With the nation at war, the White House has introduced a new justification for President Bush's $726 billion tax cut: Do it for the troops.

Three times in the past week, White House press secretary Ari Fleischer has urged the passage of Bush's tax cut, as he put it Monday, "to make sure that the economy can grow and that jobs can be created, so that when our men and women in the military return home, they'll have jobs to come home to."

Democrats and some moderate Republicans argue just the opposite: that Bush's tax cut is antithetical to the war effort and to a variety of defense and domestic causes in need of government funding. As evidence of this, the Senate voted yesterday to slash Bush's tax cut in half, to about $350 billion. Sen. Max Baucus (D-Mont.) attributed the vote to "concern about the cost and the uncertainty" of the Iraq war. "We've never cut taxes in time of war," he said.

The conflict in Iraq has begun to shape domestic policies and politics in varied -- and often unpredictable -- ways. Most everyone agrees the apprehension about the war caused the economy to stagnate in recent months, but, as the stock market swings in the last week indicate, it is not clear when that uncertainty will end, or even whether the economy will rally just because the war ends.

This guessing game, in turn, has affected the debate about Bush's tax cut. Last week, the Senate appeared on pace to join the House in approving the $726 billion tax cut with only small alterations.
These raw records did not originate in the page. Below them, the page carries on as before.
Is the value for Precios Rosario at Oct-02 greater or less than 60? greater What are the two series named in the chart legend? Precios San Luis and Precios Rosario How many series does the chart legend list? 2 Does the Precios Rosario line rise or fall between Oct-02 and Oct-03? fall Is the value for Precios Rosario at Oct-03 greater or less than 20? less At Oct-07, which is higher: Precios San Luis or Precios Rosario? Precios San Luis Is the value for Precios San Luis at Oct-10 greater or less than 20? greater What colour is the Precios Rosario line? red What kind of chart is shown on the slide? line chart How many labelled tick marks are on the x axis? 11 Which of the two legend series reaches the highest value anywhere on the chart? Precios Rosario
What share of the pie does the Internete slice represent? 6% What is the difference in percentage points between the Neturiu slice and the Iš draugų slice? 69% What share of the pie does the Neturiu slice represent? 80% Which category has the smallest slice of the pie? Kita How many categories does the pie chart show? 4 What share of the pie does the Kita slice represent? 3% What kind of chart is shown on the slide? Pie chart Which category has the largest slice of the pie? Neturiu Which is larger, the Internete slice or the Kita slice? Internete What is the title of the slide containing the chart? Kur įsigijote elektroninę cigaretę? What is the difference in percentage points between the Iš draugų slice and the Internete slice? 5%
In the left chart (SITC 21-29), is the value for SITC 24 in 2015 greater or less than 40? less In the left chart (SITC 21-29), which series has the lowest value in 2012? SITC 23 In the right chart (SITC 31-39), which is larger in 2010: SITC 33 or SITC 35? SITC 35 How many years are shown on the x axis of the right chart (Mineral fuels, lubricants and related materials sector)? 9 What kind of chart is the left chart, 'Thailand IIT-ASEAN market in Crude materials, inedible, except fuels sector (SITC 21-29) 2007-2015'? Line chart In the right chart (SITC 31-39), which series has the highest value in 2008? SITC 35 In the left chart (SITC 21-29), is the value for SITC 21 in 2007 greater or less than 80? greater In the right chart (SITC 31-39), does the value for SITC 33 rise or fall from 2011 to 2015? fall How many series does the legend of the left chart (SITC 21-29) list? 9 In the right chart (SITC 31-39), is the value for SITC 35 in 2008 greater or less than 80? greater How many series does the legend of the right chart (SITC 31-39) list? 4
But this week, after the White House rolled out its six-month, $75 billion budget request for Iraq, lawmakers, confronting a budget deficit approaching $400 billion in the current year, reconsidered.

Last week, the Senate voted 62-38 against halving the tax cut; yesterday, it voted 51-48 in favor of devoting half of the tax cut amount to Social Security.

Democrats are using the war spending request, which Bush sent to the Hill on Tuesday, as ammunition against the tax cut, arguing that it is not affordable because the war spending request proves the funds are needed at home and abroad. For example, the administration, as part of the bidding process related to the funding request, said it wants to "facilitate rapid, universal health service delivery to the Iraqi population." Democrats say that is a fine idea, but it should also be done at home, where millions lack health insurance.

"The president needs to realize that funding homeland security, winning the war, stabilizing Iraq and dealing with the deficit is far more important to America than shoveling huge wads of cash to the wealthiest sliver of the population," said David Sirota, the spokesman for House Appropriations Committee Democrats.

Similarly, Sen. Christopher J. Dodd (D-Conn.) yesterday linked his support for the war spending to his tax-cut opposition. "I find it disturbing that this request comes as the president continues to dig us further in debt by pushing through a massive tax cut to benefit the most affluent," he said. "That's simply wrong considering our nation is at war and our service men and women are being asked to give the ultimate sacrifice halfway around the world."

The White House has sought to defeat that argument by making a patriotic case for tax cuts. Reading a quote from President John F. Kennedy supporting both tax cuts and defense spending, Fleischer suggested during Monday's briefing that a tax cut, because it would boost the economy, was needed to keep the military strong. "The stronger the economy, the stronger we are as a country," he said. "The stronger we are as a country, the stronger our military." Fleischer argues regularly that the tax cuts are needed so that "when the war is over, our military has jobs to come home to."

The argument has flaws. Those who serve in the military full time need not worry about having jobs when they come home. And under a 1994 law, employers must reinstate reservists in similar positions when they return from service, unless the company can document severe hardship.

Still, the notion of job creation is central to the administration's case for its tax cut. Officials argue that passage by June will result in the creation of 450,000 to 500,000 jobs by the fourth quarter.

Administration officials said yesterday a successful military campaign will remove a significant drag on the economy, principally by helping to lower oil prices that spiked during the winter in anticipation of the conflict. But, a senior administration official said: "Without a jobs and growth bill, I don't think we'll have growth high enough to absorb all the folks looking for work."

The Treasury Department is preparing to release a new study later this week designed to counter criticism of the tax plan as a budget buster. The study, according to a senior official, will conclude that 30 percent to 40 percent of the cost of the package will be returned in the form of tax receipts from higher economic growth.

Staff writer Dan Balz contributed to this report.